Rebuilding: Lessons from Katrina and Sandy

Recent experience shows that rebuilding is a slow, frustrating process.

We’ve had experience with the rebuilding process twice in the past dozen years, after Hurricanes Katrina and Sandy. The storm destruction takes place in a matter of days, but rebuilding takes years — just like the difference between the instant it takes to break a leg and the subsequent weeks of wearing a cast.

Houston is going to face a huge task in rebuilding after Hurricane Harvey. So are many parts of Florida after Irma. These situations are roughly comparable to Hurricane Sandy’s impact in the Northeast. The situation in Puerto Rico after Maria is  more dire — perhaps the most comparable to what happened to New Orleans in 2005.

Katrina hit New Orleans with catastrophic effect, measured in terms of loss of life and massive destruction of buildings and infrastructure. The levee failure in New Orleans was sudden and unexpected, and the flooding was more prolonged because there was nowhere for the water to go.  It was a long time before many people could return to the city. Disaster response was slow, with temporary housing slow to arrive and often defective. In terms of rebuilding,  recovery money was impeded by documentation requirements, many of which have since been eased. After the disaster, there were big plans to use it as the occasion for a dramatic redesign of the city to make it more resilient and sustainable.  There was incremental progress in that direction, but the city mostly rebuilt along pre-Katrina lines.  At its low point, the city’s population was down by 50%, but it is now back to 80% of pre-Katrina levels. Blacks and the poor were less likely to return to the city after they were displaced, and some parts of the city like the Ninth Ward remain half-empty. Other parts of the city were gentrified.  The school system has fragmented with a multitude of charter schools, and there were over a dozen different starting days for school this year. New Orleans may someday be a better city than it was before the hurricane hit, but for better or worse, it will never be the same city.

Rebuilding Puerto Rico poses even greater challenges than New Orleans did, if only because of geography. It’s hard to forecast what Puerto Rico will be like in ten years even with a relatively successful rebuilding process, but it’s safe to say that it too will never be the same place as it was before a mega-disaster hit. It seems likely that it will lose some population, just as New Orleans did.  Both areas are also alike in that they were economically troubled to begin with, providing less reason for people to hang around waiting for a recovery.  There has already been speculation that a sure of Puerto Rican migration to places like Orlando could have major political implications nationally.

Records from a collection:
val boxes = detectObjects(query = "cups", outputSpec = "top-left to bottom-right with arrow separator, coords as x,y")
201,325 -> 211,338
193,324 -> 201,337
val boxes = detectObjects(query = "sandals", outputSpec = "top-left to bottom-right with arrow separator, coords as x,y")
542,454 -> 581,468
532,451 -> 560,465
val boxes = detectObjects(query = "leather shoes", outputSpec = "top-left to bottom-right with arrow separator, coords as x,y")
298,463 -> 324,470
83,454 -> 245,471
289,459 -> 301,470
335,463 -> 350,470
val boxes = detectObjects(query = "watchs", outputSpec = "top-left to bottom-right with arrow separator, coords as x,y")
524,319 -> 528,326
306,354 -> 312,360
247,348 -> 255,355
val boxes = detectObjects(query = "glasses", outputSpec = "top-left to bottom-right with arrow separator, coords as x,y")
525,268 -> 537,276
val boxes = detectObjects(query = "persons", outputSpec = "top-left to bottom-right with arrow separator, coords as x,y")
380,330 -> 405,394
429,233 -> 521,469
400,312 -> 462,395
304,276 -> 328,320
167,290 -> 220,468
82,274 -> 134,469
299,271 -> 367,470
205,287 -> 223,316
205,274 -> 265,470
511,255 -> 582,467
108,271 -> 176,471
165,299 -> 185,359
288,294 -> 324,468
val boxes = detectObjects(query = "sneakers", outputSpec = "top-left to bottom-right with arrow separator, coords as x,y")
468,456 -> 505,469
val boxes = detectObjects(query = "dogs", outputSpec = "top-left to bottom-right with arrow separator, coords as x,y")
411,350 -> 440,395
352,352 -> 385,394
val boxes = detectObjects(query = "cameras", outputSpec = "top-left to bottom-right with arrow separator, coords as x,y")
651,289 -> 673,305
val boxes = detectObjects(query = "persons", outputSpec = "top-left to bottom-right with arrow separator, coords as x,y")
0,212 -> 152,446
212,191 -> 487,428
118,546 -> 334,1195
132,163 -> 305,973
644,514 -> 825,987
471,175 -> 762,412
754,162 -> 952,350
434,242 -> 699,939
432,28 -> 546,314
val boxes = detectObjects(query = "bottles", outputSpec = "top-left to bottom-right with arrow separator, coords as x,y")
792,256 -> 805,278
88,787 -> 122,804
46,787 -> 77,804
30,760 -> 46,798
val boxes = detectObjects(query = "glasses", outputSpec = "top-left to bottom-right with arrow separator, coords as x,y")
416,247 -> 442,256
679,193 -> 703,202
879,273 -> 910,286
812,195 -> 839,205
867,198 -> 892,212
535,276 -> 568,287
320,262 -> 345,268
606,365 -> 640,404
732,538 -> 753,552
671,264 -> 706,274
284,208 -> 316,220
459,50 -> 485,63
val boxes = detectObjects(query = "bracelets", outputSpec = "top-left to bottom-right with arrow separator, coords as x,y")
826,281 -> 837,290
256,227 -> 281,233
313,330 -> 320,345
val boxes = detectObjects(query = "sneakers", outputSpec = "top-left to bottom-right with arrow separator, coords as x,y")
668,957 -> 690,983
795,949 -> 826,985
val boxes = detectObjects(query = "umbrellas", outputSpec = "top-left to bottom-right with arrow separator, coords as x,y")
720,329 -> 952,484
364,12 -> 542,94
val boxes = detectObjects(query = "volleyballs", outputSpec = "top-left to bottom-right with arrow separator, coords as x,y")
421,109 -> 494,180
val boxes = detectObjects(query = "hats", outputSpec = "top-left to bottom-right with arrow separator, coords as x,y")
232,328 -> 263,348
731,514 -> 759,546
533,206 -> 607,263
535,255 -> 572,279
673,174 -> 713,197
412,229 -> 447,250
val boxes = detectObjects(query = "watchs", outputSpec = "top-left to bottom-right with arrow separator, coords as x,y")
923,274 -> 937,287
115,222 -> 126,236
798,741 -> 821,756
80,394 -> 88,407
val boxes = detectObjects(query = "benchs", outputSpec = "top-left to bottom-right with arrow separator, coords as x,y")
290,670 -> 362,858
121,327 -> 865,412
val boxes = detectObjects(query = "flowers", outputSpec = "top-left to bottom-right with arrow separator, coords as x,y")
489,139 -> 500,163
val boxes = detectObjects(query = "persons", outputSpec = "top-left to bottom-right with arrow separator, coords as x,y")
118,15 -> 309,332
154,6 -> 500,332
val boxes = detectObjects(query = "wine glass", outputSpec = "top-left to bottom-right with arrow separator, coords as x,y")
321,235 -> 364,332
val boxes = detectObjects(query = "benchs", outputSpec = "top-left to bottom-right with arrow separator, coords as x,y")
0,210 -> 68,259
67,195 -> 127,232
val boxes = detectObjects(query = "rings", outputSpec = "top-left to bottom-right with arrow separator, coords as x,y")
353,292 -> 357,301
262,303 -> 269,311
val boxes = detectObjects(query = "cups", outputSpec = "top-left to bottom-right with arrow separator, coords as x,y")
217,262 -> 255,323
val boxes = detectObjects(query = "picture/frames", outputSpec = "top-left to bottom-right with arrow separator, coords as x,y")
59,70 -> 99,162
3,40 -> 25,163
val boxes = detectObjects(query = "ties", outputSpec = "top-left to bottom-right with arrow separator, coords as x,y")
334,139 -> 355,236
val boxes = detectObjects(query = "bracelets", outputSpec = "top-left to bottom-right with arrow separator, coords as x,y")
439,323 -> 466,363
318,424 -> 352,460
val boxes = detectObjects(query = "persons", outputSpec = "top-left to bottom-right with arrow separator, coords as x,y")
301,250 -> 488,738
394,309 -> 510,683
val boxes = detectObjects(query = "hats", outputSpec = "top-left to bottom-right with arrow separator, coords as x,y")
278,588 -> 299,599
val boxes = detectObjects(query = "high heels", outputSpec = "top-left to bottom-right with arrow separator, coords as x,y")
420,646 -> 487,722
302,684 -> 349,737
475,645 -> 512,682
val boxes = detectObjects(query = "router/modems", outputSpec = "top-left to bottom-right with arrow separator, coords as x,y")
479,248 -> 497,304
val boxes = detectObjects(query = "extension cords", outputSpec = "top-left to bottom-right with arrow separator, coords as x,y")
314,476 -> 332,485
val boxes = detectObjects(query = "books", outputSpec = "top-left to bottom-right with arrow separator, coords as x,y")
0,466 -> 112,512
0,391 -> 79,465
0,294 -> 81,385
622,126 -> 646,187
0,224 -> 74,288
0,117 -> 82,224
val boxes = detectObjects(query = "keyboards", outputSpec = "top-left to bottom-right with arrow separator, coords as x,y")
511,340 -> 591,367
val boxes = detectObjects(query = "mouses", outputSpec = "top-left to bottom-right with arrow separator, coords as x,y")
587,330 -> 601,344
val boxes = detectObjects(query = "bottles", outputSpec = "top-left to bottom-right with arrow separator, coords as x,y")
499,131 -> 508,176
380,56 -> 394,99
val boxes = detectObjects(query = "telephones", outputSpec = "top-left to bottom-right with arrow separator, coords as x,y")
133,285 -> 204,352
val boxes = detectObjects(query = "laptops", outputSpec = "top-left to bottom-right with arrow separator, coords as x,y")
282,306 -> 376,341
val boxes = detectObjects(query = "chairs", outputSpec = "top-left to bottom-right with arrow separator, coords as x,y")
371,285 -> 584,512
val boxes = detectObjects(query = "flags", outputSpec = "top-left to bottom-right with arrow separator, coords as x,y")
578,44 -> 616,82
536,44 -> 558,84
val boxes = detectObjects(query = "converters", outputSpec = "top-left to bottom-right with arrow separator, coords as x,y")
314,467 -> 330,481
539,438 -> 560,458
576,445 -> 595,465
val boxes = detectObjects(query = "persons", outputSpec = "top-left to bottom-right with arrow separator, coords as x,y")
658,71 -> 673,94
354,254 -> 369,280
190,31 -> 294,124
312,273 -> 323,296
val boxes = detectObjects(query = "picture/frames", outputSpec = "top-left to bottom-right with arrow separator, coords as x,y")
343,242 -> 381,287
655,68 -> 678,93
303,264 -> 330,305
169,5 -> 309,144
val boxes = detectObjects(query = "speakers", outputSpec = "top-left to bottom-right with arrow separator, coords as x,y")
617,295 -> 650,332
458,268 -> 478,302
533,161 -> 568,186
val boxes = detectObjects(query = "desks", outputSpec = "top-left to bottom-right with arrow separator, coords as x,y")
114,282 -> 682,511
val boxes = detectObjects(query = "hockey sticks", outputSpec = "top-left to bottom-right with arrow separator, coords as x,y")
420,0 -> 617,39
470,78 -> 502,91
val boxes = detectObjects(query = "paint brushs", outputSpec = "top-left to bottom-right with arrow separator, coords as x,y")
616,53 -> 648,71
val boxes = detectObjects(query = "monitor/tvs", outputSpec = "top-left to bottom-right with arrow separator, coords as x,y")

■ Required work
1. Decide whether each statement agrees with the rebuilding passage, and support each yes or no with the deciding words quoted from it: (a) New Orleans has regained 80% of its pre-Katrina population. (b) New Orleans was largely redesigned along new lines after the storm. (c) The passage compares Puerto Rico after Maria most closely to the Northeast after Sandy.
2. According to the rebuilding passage, what impeded recovery money in New Orleans?
3. Reproduce the part of the rebuilding passage that begins at the words "Rebuilding: Lessons from" and ends after the words "Orleans in 2005.".

■ Set of answers
1.
(a) Yes: "it is now back to 80% of pre-Katrina levels."
(b) No: "the city mostly rebuilt along pre-Katrina lines."
(c) No: "The situation in Puerto Rico after Maria is  more dire — perhaps the most comparable to what happened to New Orleans in 2005."

2. Documentation requirements impeded it.

3.
Rebuilding: Lessons from Katrina and Sandy

Recent experience shows that rebuilding is a slow, frustrating process.

We’ve had experience with the rebuilding process twice in the past dozen years, after Hurricanes Katrina and Sandy. The storm destruction takes place in a matter of days, but rebuilding takes years — just like the difference between the instant it takes to break a leg and the subsequent weeks of wearing a cast.

Houston is going to face a huge task in rebuilding after Hurricane Harvey. So are many parts of Florida after Irma. These situations are roughly comparable to Hurricane Sandy’s impact in the Northeast. The situation in Puerto Rico after Maria is  more dire — perhaps the most comparable to what happened to New Orleans in 2005.